One important difference is that those transactions in many cases are not parts of repeated games. In the contemporary and continually evolving Dynamic Game, companies generally need to assume that they are playing a repeated game and that customer relationships matter.

Succeeding in the modern version of the Dynamic Game

The yield management programs of airlines were among the first examples of the modern Dynamic Game in action. The airlines have spent decades honing their ability to react to the complex ebbs and flows within their markets as well as to external shocks, which can range from localized events, such as an airport closure due to weather, to global events with unforeseeable consequences, such as the Covid-19 pandemic. These days, their advanced algorithms attempt to take strategic, behavioral, and financial inputs into account simultaneously, accompanied by human judgment.

The players of the Dynamic Game also actively shape the underlying dynamics of their markets by influencing customer access, adjusting their range of options, and improving efficiency. Each player makes an ongoing commitment to become smarter, faster, and fairer with the way they share value, as they gain a richer and more reliable understanding of the factors that drive buying behavior. They find themselves in a continuous loop of self-optimization, using all the inputs and economic frameworks simultaneously with a growing level of complexity.

But whenever they think they have mastered the game, it’s time to change the game. Successful players test and adjust their models continuously, using the latest data and technologies. They also stress the human factor in managing the Dynamic Game.

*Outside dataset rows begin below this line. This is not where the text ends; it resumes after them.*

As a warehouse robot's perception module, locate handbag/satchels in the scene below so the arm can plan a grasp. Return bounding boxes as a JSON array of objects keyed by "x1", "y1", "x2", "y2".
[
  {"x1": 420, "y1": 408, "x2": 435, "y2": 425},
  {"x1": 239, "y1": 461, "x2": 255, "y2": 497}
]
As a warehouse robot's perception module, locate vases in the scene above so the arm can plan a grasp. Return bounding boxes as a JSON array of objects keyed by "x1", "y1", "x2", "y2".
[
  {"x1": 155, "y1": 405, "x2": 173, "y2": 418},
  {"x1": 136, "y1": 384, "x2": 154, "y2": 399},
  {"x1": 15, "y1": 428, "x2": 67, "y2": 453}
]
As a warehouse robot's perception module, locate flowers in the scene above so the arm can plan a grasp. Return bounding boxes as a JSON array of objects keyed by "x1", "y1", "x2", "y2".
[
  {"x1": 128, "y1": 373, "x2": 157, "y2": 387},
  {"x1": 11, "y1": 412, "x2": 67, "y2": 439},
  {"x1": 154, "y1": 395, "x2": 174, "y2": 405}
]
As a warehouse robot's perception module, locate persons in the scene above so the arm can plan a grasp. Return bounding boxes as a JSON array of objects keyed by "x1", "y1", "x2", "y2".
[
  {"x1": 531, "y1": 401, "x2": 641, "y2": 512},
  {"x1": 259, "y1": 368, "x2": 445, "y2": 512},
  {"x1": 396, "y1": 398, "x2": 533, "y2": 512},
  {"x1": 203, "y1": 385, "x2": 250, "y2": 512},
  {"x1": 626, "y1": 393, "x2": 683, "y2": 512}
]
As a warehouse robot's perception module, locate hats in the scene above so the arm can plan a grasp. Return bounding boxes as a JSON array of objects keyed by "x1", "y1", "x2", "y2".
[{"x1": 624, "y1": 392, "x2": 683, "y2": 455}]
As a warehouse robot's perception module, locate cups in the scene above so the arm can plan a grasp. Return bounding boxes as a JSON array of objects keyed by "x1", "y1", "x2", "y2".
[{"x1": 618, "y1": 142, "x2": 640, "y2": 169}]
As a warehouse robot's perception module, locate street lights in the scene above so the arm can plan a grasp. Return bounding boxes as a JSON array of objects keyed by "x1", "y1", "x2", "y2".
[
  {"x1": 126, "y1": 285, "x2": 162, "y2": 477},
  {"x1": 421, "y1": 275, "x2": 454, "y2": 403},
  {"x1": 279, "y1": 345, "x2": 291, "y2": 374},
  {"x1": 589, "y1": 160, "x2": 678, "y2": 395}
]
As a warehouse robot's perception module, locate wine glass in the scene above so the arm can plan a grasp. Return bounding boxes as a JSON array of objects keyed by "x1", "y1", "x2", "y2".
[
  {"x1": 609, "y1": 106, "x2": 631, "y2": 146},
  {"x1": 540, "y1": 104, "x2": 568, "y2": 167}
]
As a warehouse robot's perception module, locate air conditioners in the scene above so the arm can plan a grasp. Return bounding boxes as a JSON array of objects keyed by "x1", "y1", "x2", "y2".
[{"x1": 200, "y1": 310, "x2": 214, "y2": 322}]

The combination of human talent and advanced analytics delivers superior outcomes and ensures that the algorithm becomes neither a “black box” nor a rogue actor within your organization.

We recommend the Dynamic Game to companies with sophisticated pricing capabilities, even if their market characteristics don’t yet fit the game perfectly. The center of the Hex is a destination worth exploring for companies that have developed advanced pricing capabilities in one of the peripheral games.